In the blog post, the agent is allowed to do its own search.
Claude is much faster and better at reading papers than Codex (some of this is nested skill dispatch) but they both work quite incredibly for this. Compile your set of papers, queue it up and hit /ingest-collection and go sleep, and come back to a remarkable knowledge base :)
However, I'd be curious to hear back from others who have tried adding the shell script (at the end of the article) to their flow: does it (really) improve Claude?
We added a literature review phase to Karpathy’s autoresearch loop and pointed it at llama.cpp. The agent autonomously read arxiv papers, studied competing forks and spun up VMs to run parallel experiments.

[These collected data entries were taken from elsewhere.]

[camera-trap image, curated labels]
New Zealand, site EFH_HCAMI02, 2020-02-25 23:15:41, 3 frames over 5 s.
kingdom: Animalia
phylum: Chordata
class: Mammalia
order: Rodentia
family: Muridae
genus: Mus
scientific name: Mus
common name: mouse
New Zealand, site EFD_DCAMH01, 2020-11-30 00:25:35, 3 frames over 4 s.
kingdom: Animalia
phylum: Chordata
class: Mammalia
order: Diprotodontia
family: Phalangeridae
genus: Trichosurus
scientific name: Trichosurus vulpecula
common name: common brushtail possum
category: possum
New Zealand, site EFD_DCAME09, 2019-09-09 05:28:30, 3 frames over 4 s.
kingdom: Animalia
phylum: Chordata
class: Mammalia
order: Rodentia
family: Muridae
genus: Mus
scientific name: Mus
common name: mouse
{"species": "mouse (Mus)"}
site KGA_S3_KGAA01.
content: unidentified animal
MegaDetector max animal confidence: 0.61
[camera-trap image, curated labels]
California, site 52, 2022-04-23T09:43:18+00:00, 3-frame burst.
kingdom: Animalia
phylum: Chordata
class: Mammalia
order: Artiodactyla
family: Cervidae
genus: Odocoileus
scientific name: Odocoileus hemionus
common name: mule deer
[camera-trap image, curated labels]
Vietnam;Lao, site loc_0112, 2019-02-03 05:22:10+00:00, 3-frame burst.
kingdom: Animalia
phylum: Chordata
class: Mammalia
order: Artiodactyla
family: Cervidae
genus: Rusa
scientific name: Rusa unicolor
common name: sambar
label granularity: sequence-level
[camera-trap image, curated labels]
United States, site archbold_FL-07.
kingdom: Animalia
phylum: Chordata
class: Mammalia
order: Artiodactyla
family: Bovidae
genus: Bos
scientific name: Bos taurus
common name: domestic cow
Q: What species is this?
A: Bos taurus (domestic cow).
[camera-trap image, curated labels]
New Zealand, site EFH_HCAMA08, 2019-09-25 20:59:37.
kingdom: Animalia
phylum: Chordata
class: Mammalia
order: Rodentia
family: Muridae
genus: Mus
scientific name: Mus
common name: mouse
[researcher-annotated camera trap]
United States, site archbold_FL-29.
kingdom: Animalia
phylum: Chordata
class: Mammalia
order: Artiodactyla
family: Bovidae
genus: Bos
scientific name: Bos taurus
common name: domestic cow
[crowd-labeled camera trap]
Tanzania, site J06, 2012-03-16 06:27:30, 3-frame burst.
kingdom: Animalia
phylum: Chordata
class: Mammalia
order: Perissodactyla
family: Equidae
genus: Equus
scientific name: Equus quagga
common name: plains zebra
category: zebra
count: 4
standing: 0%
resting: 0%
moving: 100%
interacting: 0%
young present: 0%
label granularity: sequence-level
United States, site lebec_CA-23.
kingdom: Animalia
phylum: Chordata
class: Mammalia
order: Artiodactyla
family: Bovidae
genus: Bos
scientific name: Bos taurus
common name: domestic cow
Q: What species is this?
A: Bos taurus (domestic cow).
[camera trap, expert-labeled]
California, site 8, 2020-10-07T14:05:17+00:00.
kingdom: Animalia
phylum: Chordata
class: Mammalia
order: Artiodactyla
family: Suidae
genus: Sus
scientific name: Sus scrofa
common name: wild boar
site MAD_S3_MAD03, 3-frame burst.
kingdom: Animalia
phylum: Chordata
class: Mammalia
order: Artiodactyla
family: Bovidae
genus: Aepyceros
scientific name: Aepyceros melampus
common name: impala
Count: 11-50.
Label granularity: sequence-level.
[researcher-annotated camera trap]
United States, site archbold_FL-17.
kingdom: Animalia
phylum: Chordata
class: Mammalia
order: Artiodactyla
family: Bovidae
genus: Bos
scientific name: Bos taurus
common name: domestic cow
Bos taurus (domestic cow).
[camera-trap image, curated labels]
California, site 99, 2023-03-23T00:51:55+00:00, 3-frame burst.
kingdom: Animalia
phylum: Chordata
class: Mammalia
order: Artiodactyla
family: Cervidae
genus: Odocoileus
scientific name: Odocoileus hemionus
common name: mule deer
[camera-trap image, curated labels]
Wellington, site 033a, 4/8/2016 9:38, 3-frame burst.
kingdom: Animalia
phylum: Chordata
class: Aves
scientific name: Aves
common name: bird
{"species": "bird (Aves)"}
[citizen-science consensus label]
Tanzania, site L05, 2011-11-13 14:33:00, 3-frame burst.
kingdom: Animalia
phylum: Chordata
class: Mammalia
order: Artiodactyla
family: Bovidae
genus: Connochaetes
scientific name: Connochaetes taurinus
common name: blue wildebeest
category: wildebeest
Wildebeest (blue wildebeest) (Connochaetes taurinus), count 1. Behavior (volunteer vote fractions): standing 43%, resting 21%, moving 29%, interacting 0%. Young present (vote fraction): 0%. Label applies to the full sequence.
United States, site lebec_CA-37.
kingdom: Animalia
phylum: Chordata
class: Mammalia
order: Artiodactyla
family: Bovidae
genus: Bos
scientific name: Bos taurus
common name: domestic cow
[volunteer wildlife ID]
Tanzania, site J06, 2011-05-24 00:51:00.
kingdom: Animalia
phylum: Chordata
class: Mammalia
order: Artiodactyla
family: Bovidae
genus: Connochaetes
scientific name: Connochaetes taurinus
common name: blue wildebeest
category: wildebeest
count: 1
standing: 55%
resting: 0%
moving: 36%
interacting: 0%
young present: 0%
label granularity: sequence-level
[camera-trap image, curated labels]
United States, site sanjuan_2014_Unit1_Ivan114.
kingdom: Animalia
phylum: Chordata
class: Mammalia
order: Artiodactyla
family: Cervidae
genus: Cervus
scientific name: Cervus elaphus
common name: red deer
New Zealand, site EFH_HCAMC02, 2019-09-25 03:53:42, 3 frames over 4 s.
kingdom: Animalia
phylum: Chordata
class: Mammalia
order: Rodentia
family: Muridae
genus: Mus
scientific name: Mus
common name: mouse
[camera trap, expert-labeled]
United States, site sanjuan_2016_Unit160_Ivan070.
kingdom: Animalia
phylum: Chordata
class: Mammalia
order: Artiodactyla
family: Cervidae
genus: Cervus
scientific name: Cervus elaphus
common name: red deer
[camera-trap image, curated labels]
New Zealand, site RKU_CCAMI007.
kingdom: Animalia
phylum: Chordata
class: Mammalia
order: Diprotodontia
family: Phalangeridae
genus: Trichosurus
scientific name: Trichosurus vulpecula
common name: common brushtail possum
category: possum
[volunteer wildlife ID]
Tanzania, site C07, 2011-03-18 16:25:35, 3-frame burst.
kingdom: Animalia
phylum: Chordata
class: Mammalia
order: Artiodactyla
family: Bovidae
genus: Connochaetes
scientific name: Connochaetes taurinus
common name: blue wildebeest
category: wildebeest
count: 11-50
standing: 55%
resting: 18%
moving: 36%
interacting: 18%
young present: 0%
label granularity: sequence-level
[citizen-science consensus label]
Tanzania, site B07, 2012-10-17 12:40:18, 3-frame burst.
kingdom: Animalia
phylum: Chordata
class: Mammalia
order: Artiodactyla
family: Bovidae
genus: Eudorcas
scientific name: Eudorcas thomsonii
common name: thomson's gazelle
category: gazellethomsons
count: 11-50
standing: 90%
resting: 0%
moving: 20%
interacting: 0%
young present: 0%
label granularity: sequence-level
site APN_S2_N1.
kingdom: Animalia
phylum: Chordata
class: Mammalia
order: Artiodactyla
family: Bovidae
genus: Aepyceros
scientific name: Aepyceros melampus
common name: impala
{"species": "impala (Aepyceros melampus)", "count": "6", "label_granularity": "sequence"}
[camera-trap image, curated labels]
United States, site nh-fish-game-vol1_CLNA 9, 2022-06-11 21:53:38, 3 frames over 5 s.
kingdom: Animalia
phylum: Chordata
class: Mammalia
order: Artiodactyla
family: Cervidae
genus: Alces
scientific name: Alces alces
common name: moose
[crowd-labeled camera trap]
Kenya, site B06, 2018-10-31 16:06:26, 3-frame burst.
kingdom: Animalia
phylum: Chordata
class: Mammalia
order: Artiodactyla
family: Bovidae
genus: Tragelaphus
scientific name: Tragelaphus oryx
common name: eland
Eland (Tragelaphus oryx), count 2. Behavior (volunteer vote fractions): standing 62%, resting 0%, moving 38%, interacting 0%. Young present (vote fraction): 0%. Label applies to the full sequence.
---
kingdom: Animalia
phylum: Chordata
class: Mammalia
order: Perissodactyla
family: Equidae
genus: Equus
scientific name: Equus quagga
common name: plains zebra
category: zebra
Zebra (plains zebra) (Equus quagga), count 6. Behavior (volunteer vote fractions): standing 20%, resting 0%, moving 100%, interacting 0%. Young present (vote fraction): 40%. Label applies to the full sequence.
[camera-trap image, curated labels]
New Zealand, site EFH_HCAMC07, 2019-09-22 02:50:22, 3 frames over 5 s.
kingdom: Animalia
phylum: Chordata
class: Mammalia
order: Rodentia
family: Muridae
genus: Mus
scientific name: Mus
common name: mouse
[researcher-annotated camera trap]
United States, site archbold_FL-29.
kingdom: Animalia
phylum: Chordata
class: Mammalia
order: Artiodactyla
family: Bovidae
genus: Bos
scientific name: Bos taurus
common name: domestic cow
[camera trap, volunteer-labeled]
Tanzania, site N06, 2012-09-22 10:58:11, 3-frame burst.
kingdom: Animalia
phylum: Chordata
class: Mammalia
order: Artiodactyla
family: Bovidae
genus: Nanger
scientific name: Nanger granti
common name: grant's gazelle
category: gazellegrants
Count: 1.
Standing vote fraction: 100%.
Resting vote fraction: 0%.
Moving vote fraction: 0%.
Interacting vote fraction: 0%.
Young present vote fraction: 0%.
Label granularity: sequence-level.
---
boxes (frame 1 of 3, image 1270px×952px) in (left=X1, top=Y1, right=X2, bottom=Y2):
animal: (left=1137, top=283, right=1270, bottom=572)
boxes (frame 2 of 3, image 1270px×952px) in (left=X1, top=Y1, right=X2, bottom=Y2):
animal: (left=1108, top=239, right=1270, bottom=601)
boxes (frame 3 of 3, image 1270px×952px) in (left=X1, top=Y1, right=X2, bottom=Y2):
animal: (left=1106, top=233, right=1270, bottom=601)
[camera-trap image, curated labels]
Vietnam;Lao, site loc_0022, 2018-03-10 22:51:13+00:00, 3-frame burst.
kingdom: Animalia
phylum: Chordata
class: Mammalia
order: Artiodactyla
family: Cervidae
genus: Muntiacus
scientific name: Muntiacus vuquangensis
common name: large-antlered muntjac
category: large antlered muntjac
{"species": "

> The full setup works with any project that has a benchmark and test suite.
so having a clear and measurable verification step is key. Meaning you can't simply give an AI agent a vague goal e.g. "improve the quality of the codebase" because it's too general.
> TL;DR: Coding agents generate better optimizations when they read papers and study competing projects before touching code
What made you think I hadn't read the article, let alone that TL;DR? I'm really curious. Jumping to an insulting "have you read the article" is a big step, so it'll be really interesting to see where your mind went.